Selected text:
* BEGIN *
That would be the 5E3 I built from a kit. Copy of a late 50's Tweed Deluxe, upgraded with a Mission Amps power transformer and one of Weber's takes of a low-wattage vintage Jensen 12. Roughly 18 watts, breaks up very early, makes everything I plug into it sound good, but works particularly well my my PRS McCarty. 

It would be my desert island amp, if I could find a desert island with stable AC power...


----------



## Mooh (Mar 7, 2007)

Only one amp? Tough call. Even though it's kinda big, my Traynor YCV50blue, or I'd trade it for something smaller.

Peace, Mooh.


----------



## High/Deaf (Aug 19, 2009)

Interesting question. 

Although my first thought was like an old Matchless or some other boutiquie amp, I'm afraid I'd get tired of the tone over time - especially if it was all I had to do! And that currently is the pattern - never happy........always looking. Looking wouldn't be an option.

For that reason, I would probably go with a Road King and a couple 412's. It would take 6 months just to to get it figured out - and then years of tweaking everything from Fendery cleans to Dual-Rec high gain. And lots in between. For the same sort of reason, maybe an Axe-FX.

The pair of 412's because it is a deserted island, right? I would play pretty loud and probably not be able to hear ships or airplanes - I'd just be hoping they can hear me!


----------



## bluesmostly (Feb 10, 2006)

I have the Fractal Audio Axe FX, that is it, but it has about 70 amp models in it, so it is an easy choice, but maybe that is cheating too. I _did _sell all of my other amps!


----------
* END *
Exercise task: In the amp thread, roughly how many watts is the 5E3 built from a kit?

Dataset rows:
* BEGIN *
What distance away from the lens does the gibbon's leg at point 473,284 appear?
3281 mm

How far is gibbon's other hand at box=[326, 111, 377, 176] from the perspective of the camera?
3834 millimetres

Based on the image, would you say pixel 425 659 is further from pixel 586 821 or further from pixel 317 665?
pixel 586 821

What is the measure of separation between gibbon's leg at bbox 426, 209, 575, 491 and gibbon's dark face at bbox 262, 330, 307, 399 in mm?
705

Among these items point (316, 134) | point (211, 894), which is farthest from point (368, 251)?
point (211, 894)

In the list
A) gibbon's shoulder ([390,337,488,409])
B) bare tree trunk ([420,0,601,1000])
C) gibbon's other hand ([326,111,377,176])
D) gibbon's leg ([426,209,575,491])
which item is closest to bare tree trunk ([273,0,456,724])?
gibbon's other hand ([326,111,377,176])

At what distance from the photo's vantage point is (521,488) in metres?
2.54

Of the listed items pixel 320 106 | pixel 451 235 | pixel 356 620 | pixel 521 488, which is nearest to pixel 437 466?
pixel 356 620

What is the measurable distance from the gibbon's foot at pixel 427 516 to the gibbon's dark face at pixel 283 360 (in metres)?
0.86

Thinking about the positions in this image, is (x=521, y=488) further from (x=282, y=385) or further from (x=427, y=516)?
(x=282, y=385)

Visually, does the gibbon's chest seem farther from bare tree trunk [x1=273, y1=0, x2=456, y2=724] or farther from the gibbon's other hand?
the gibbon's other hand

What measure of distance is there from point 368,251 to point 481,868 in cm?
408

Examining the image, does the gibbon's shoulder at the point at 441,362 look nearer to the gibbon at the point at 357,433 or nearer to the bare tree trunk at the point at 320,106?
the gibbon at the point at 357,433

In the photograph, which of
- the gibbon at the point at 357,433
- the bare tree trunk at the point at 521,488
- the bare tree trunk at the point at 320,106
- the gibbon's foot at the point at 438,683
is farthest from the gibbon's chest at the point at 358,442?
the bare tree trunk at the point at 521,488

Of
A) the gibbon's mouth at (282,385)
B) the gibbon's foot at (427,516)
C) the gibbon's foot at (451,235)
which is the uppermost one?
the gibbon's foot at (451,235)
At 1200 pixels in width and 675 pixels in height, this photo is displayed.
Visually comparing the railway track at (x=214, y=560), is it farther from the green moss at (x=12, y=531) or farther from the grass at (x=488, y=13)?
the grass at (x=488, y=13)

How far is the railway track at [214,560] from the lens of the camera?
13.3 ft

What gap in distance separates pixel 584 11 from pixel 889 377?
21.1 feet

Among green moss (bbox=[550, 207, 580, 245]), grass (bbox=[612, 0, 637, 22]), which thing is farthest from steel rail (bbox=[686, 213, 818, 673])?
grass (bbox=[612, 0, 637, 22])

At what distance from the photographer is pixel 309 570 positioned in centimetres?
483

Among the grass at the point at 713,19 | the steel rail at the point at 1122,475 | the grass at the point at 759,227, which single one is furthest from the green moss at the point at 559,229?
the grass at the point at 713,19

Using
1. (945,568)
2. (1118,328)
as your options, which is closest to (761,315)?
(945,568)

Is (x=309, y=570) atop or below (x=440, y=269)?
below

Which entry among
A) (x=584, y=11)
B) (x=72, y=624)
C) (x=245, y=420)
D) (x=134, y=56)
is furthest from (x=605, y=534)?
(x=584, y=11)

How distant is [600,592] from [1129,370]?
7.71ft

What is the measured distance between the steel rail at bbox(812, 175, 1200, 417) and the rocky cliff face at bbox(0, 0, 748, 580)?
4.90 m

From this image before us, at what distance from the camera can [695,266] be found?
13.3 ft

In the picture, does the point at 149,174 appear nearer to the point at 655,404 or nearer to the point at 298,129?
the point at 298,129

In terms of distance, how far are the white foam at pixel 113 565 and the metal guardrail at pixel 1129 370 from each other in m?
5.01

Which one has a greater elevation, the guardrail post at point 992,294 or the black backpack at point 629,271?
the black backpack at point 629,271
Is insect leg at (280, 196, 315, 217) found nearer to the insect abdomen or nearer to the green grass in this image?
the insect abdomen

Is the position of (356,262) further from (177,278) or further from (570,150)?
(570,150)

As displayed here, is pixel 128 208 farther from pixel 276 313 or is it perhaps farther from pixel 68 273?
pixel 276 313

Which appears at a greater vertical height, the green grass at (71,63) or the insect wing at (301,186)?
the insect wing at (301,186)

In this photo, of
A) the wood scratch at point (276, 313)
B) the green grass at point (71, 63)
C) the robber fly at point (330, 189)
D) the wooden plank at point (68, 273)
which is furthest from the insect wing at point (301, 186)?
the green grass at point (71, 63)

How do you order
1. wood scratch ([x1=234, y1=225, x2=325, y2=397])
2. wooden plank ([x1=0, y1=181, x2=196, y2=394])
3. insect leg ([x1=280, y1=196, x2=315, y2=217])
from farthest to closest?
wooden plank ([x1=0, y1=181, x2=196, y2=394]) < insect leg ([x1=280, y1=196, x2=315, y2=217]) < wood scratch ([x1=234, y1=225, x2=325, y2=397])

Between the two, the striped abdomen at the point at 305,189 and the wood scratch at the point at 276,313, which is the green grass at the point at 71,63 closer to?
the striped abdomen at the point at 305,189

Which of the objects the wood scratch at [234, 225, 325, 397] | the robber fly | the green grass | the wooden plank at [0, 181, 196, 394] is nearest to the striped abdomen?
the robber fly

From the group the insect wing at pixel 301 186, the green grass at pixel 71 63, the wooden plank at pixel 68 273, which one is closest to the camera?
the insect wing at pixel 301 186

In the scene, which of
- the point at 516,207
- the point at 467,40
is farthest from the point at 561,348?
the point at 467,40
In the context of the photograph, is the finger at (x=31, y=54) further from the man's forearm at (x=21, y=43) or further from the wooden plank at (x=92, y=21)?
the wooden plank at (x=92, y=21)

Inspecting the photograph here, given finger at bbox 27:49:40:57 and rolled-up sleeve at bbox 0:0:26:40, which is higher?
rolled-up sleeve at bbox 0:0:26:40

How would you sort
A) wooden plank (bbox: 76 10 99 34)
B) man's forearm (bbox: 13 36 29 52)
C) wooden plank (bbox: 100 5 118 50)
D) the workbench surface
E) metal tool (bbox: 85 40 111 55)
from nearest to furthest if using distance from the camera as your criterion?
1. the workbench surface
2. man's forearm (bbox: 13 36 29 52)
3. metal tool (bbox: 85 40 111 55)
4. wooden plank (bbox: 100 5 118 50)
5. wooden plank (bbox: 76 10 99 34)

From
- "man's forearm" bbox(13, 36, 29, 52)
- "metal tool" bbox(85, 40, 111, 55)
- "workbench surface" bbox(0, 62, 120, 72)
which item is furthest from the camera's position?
* END *
Written solution: Roughly 18 watts.